Originally released in 2007 to take advantage of the anticipated Will Smith blockbuster I Am Legend (based on the Richard Matheson book, which previously inspired films like The Last Man on Earth with Vincent Price and The Omega Man with Charlton Heston), I Am Omega borrows from Matheson’s source material and, like George Romero did in Night of the Living Dead, replaces vampires with zombies. Although I Am Omega begins with some promise, it falls apart at the halfway point. Consequently, the film will likely disappoint most viewers, principally because of the promise held during the first half of the feature.
The film centers on the character of Renchard (Mark Dacascos, best known as the “Chairman” in the television series Iron Chef America and also in Hawaii 5-0), a former member of the Special Forces who has survived the initial wave of the zombie apocalypse. Sadly, Renchard was away when the first wave of zombies struck, and thus was unable to defend his wife and child, both of whom perished.

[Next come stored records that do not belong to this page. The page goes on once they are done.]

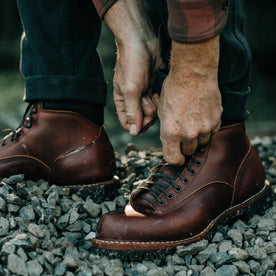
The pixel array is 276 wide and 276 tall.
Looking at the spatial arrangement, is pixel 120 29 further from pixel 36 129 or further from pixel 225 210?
pixel 225 210

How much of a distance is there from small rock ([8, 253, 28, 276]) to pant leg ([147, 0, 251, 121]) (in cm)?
94

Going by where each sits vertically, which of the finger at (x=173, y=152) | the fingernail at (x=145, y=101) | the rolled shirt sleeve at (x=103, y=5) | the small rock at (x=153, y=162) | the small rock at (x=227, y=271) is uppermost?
the rolled shirt sleeve at (x=103, y=5)

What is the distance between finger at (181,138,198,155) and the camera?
1399mm

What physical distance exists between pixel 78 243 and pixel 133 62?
2.38 ft

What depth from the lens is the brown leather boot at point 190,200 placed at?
1412mm

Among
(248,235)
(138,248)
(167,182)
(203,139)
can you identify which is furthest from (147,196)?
(248,235)

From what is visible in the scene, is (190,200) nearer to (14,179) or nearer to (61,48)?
(14,179)

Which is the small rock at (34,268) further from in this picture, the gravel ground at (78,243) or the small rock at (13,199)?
the small rock at (13,199)

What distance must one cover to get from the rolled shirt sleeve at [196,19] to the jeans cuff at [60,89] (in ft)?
2.30

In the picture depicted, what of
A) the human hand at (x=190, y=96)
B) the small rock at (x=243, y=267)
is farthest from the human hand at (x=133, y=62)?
the small rock at (x=243, y=267)

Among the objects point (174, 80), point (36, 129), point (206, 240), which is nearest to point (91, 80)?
point (36, 129)

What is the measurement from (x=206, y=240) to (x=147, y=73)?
2.19 ft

Isolated, alone, and stricken with bouts of uncontrolled depression, Renchard nevertheless continues his fight against the zombies, undead humans that have mutated in strange ways to provide them with enhanced strength and some depth of cunning.
The first half of the movie focuses on Renchard’s day-to-day survival. The resultant portrait is startling and moving. Renchard is a simple but emotionally layered man. Tempered to bury his emotions, he functions well enough most of the time, but the grief he feels over the loss of his family tears at his guts constantly, so much so that not even the pills he knocks down can prevent his delusions and fits of depression. Renchard does have a plan to rid his quadrant of zombies: He plans to destroy the city by blowing up its gas mains. This effort takes time and is often dangerous, as he systematically sets up explosives grid by grid.
At times engrossing and sometimes off-putting (in a good way), the first part of I Am Omega is suddenly disrupted when Renchard receives an emergency transmission over the Internet (on his laptop, no less) from a girl named Brianna (Jennifer Lee Wiggens). Several days later, two dudes in a van suddenly show up at Renchard’s compound. Apparently, they also received the transmission and have been sent by a nearby survivalist compound to rescue Brianna, as her blood could be the source of a possible cure against the zombie epidemic. Two soldiers—Vincent (Geoff Meed, who is also responsible for the script) and Mike (Ryan Lloyd)—convince a reluctant Renchard to join them on the rescue mission.
The remainder of the film falls into a typical low-budget action yarn, with one-liners bantered about (I hear “compadre” one more time and I am going medieval) and action choreography setting the stage for some zombie smashing. There are a couple of twists along the way, but these twists do not work very well and add nothing to the story. There’s a somewhat happy (and even hopeful) ending, but it is far from satisfactory.
Writer Geoff Meed (who was a stuntman before moving into acting and writing) is pretty good at his craft, as the first part of I am Omega captures the gritty nature of surviving in a post-apocalyptic work run amok with infected and mutated creatures (special effects are good but a little too repetitive when it comes to the makeup). I Am Omega is also a solid homage to Matheson’s I Am Legend, far outdoing the lackluster Smith version and giving several nods to Price’s performance in The Last Man on Earth. However, Meed drops the ball and gets downright lazy at the halfway point. Moreover, his character of Vincent is perhaps the weakest on the roster.
Directed with some seriousness by Griff Furst (Arachnoquake, Lake Placid 3, and the upcoming Ghost Shark), I Am Omega receives a passing grade because of its first half, as hardcore zombie fans and aficionados of survival films will not be disappointed in the events and performance of Mark Dacascos. Just be warned that disappointment is around the corner once the halfway mark is passed.
I Am Omega is one of several films produced by a company known as Asylum, which specializes in creating low-budget features that take advantage of larger Hollywood fare. For example, I Am Omega was released to take advantage of viewers going out to see Smith’s I Am Legend. The company also released Transmorphers to take advantage of Transformers, Alien Origin to exploit Prometheus, and American Warships to capitalize on Battleship.